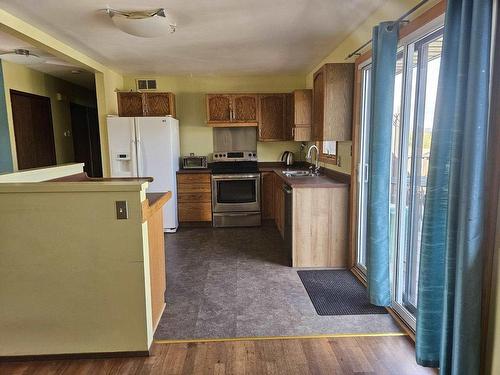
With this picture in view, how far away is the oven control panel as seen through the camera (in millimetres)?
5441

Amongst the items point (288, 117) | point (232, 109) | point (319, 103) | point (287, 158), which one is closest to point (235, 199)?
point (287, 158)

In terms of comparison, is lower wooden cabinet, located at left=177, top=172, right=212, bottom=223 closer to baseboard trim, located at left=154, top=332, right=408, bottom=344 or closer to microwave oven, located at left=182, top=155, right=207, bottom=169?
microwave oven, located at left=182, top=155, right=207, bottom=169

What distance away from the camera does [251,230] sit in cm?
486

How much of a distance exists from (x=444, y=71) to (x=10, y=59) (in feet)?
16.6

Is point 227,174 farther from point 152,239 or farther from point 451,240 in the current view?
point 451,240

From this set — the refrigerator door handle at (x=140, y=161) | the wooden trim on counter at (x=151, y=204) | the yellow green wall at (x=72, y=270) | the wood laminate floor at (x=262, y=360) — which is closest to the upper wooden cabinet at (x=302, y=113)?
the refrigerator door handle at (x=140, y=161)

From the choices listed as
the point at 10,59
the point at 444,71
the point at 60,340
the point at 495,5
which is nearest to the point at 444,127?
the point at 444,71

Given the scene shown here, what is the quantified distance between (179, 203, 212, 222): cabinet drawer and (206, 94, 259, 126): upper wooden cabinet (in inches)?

++++++++

- _Directive_:
Transcribe the records word for word, from the line containing "Amongst the items" through the end of the records, with both ends included.

- _Answer to this problem_:
Amongst the items point (288, 117) | point (232, 109) | point (319, 103) | point (287, 158), which one is closest to point (235, 199)?
point (287, 158)

In terms of comparison, is lower wooden cabinet, located at left=177, top=172, right=212, bottom=223 closer to baseboard trim, located at left=154, top=332, right=408, bottom=344 or closer to microwave oven, located at left=182, top=155, right=207, bottom=169?
microwave oven, located at left=182, top=155, right=207, bottom=169

What distance away from the camera does [251,230] sit in cm?
486

How much of a distance exists from (x=444, y=71) to (x=10, y=59) (in feet)?
16.6

Is point 227,174 farther from point 152,239 or farther from point 451,240 in the current view?
point 451,240

From this set — the refrigerator door handle at (x=140, y=161) | the wooden trim on counter at (x=151, y=204) | the yellow green wall at (x=72, y=270) | the wood laminate floor at (x=262, y=360) — which is closest to the upper wooden cabinet at (x=302, y=113)?
the refrigerator door handle at (x=140, y=161)

From the choices listed as
the point at 10,59
the point at 444,71
the point at 60,340
the point at 495,5
which is nearest to the point at 444,127?
the point at 444,71

Given the scene shown here, what is the quantified distance between (179, 203, 212, 222): cabinet drawer and (206, 94, 259, 126): upper wooden cabinet (in inches)?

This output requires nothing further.